O ministro do Ambiente e da Ação Climática, João Matos Fernandes, salientou que o objetivo é "construir em conjunto".

O ministro do Ambiente e da Ação Climática, João Matos Fernandes, disse hoje que a "Europa quer mesmo ser parceira de África" em matéria de investimentos na sustentabilidade e que nada tem para ensinar, mas sim para partilhar.

"Os investimentos que vão fazer crescer a economia em qualquer país do mundo, independentemente da sua geografia, são os investimentos na sustentabilidade. [..] A Europa quer mesmo ser parceira de África nestas matérias", afirmou o ministro do Ambiente, durante o Fórum de Investimento Verde de Alto Nível União Europeia-África, promovido em conjunto pela Presidência Portuguesa do Conselho da União Europeia (UE) e o Banco Europeu de Investimento (BEI).

Neste contexto, o governante salientou que o objetivo é "construir em conjunto". "Não temos nada para ensinar, temos tudo para partilhar", frisou.

Matos Fernandes sublinhou que ambiente e economia não são duas componentes que se opõem, uma vez que o mundo precisa de melhorar as condições ambientais, ao mesmo tempo que as economias crescem para gerar bem-estar aos cidadãos.

O ministro do Ambiente referiu também que os progressos que Portugal tem feito, em matérias como saneamento, tratamento de resíduos, entre outras, "têm mesmo de ser expandidos pelo mundo".

Por sua vez, o ministro de Estado e das Finanças, João Leão, que também participou no fórum, enfatizou que "Portugal dispõe de uma longa experiência no domínio da cooperação e desenvolvimento sustentável".

João Leão notou que a pandemia teve um impacto muito diverso entre países e setores e que estas crises têm sempre um impacto imediato no preço das mercadorias ('commodities') e nos fluxos financeiros, o que afeta muitos países africanos.

Assim, disse, é neste contexto que as instituições financeiras internacionais, como o BEI ou o Banco Mundial, "assumem um papel relevante", promovendo o investimento e o alívio da dívida.

"Devermos manter presente que os desafios associados à transição digital e à transição verde vão persistir para além da crise", acrescentou o ministro das Finanças.

Já o vice-presidente do BEI, Ricardo Mourinho Félix, referiu que a instituição tem trabalhado para atingir os objetivos do desenvolvimento sustentável e, para isso, foi necessário uma "mudar a abordagem".

"Temos de conseguir uma maior mitigação dos efeitos das alterações climáticas, ou seja, adotar medidas climáticas nas nossas operações, para garantir que todas as novas operações seguem o Acordo de Paris a partir deste ano", disse Mourinho Félix.

O responsável notou que os bancos e as instituições financeiras podem apoiar o investimento em "bons projetos", como, por exemplo, para explorar o potencial de energias renováveis existente em África.

"Podemos tornar esses projetos aliciantes para o investimento privado. [...] África é um continente de oportunidades para todos, a energia precisa de investimento, mas já há um enorme potencial", concluiu.

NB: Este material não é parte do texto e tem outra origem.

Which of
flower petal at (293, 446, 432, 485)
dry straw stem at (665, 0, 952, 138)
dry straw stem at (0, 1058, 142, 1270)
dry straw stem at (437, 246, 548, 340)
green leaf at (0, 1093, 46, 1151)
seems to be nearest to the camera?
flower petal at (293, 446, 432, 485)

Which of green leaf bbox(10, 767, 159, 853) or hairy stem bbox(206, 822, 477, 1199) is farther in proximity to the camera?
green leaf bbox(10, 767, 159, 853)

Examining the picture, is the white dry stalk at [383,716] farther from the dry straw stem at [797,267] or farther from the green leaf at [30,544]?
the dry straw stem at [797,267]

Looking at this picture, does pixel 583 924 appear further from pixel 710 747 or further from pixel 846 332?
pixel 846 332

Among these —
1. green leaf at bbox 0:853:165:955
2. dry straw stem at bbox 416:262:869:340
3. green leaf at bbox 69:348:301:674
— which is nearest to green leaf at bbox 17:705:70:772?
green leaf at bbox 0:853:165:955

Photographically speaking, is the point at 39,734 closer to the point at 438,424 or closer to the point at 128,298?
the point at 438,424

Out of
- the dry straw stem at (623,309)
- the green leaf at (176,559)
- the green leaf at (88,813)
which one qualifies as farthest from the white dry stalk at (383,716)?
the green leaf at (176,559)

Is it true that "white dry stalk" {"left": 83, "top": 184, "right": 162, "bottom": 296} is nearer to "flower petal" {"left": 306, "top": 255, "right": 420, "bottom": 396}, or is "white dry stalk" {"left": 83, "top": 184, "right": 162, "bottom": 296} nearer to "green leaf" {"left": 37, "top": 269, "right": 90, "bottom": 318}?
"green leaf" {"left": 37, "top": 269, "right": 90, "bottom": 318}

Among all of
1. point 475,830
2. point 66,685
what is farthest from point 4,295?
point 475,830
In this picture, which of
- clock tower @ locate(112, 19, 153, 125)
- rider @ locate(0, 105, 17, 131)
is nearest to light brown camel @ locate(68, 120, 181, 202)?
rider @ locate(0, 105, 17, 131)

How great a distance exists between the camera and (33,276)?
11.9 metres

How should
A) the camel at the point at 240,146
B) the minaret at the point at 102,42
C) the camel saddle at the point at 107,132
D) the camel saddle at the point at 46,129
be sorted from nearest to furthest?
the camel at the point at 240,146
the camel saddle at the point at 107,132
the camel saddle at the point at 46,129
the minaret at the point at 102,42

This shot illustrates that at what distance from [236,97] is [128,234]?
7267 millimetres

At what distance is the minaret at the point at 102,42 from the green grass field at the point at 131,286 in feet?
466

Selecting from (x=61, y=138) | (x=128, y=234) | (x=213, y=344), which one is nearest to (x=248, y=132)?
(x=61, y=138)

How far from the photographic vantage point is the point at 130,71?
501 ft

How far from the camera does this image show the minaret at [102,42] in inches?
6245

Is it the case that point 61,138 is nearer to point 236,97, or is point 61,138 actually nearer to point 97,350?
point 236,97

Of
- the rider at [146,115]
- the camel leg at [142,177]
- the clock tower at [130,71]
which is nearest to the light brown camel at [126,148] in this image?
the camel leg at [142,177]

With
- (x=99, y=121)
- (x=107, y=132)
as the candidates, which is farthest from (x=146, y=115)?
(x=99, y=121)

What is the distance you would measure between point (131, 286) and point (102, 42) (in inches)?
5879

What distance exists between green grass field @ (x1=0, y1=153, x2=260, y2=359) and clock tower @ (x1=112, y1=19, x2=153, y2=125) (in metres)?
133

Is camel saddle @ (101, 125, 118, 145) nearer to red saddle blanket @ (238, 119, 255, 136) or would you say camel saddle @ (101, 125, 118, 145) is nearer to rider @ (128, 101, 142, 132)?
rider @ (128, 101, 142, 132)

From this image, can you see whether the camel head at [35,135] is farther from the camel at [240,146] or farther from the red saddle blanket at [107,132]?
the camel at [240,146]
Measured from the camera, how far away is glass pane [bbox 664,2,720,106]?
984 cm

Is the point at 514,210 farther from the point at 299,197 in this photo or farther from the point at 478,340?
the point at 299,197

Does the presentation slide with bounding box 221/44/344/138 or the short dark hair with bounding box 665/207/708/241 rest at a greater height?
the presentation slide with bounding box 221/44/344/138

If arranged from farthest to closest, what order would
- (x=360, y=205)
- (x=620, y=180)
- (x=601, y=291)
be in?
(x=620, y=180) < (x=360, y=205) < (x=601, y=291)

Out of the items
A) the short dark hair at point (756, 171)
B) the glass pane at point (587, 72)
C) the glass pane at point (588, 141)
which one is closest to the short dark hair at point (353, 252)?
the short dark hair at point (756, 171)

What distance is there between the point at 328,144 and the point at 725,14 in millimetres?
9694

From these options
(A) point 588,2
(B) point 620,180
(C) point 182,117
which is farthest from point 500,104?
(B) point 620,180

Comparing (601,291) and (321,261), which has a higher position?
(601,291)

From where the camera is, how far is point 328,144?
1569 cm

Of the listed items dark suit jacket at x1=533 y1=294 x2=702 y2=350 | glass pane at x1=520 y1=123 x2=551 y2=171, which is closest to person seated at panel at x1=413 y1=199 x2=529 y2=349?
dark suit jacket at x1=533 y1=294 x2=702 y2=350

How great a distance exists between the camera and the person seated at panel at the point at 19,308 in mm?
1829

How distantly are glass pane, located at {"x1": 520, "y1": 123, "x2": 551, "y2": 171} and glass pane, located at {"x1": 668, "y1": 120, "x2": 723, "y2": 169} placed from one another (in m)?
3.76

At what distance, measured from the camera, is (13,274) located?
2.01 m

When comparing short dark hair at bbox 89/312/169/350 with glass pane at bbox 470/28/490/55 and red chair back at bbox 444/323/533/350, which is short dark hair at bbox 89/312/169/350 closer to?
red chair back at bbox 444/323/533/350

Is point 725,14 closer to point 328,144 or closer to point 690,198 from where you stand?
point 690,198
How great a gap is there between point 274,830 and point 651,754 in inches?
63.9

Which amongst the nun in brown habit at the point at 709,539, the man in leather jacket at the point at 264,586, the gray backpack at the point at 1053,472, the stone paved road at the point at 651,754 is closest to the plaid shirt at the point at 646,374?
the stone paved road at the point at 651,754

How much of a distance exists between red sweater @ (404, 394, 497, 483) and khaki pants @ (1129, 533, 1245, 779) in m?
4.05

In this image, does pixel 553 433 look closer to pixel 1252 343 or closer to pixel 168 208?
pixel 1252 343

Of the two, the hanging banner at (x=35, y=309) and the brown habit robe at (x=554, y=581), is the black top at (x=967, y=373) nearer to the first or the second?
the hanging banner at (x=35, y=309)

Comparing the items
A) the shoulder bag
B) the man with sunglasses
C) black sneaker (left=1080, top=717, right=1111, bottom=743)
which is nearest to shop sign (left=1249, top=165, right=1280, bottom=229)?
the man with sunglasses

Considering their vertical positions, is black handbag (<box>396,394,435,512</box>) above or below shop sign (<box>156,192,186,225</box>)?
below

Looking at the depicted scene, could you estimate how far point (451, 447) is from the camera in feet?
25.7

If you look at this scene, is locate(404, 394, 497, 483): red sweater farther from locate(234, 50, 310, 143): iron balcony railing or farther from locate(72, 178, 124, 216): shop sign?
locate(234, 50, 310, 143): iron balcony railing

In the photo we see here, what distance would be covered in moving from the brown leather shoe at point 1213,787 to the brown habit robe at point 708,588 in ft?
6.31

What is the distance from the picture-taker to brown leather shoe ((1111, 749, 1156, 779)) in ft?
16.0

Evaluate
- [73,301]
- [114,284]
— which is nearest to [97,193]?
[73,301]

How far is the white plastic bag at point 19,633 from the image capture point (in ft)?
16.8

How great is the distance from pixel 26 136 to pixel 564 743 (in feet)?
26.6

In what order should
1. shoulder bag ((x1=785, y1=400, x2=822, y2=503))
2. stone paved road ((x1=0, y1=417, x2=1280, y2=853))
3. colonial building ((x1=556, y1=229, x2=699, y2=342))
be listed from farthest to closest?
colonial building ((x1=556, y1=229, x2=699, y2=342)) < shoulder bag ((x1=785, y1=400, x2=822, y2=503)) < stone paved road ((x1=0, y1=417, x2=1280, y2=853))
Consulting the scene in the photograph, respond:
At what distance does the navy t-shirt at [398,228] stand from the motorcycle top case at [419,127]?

O Fórum de Investimento Verde de Alto Nível União Europeia-África decorreu sob o tema "O Futuro Verde de África: Novas vias de investimento para um desenvolvimento sustentável e inclusivo", após um mês de diálogo entre países africanos e europeus sobre a transição e o investimento verdes, em que se realizaram 25 conferências virtuais (Green Talks) em diversas capitais dos dois continentes.